C’est probable. La question est que lorsqu’il y a un accident de cyanure, l’hypochlorite de sodium est utilisé pour l’élimination. Et il y avait des traces de chlore dans la rivière, mais seulement trois jours plus tard, car elles n’ont pas été mesurées immédiatement. En outre, les pêcheurs qui sont intervenus et ont retiré les poissons morts ont dit avoir ressenti des brûlures et des saignements de nez pendant deux à trois jours, ce qui n’a pas du tout été pris en compte.
Malheureusement, ils ont fait l’erreur de ne pas se faire soigner. Donc c’est un peu spéculatif, bien sûr. Et cela ne peut pas venir d’Energoaqua, qui se trouve à trois kilomètres de l’endroit où le poisson est mort. Donc, en ce qui concerne les substances toxiques, nous pensons qu’il s’agit très probablement d’un accident de cyanure, éliminé par l’hypochlorite.
En repensant à ces deux années et à ce qui s’est passé sur la Bečva, quelque chose a-t-il changé du tout ? Les politiciens et les autorités ont-ils modifié les procédures pour minimiser la possibilité qu’un tel événement se reproduise ?

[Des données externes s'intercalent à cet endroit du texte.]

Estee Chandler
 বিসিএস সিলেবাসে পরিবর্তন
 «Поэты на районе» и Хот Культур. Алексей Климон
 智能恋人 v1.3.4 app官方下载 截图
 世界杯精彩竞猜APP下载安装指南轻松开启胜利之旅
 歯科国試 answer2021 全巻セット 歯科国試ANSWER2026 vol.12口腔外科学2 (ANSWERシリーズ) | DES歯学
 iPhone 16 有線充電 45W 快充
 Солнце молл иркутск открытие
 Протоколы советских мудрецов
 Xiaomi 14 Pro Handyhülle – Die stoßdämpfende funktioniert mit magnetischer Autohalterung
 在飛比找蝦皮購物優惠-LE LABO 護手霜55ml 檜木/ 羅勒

Franchement, je pensais que ça irait plus vite. Les modifications de la loi sur l’eau sont en cours d’examen. Les versions qui reviennent sont anciennes, commentées, et le processus est donc long. Parfois, je pense que les ministères manquent cruellement d’implication directe des experts qui seront affectés et qui travailleront sur le sujet. Je pense qu’il aurait pu être plus rapide compte tenu de cette expérience.
Je comprends que, bien sûr, nous avons des problèmes actuels, qu’il s’agisse de la covidie ou de la guerre en Ukraine, donc il y a évidemment un certain nombre d’autres défis. Toutefois, il s’agit d’une question qui est en cours et qui devrait être élaborée de manière à éviter les problèmes potentiels qui peuvent y être associés.
Est-il encore possible de déterminer d’où vient le poison dans la Bečva ? Quels sont les principaux problèmes de l’enquête et qu’impliquent-ils ? Écoutez l’interview complète réalisée par Tomas Pancír.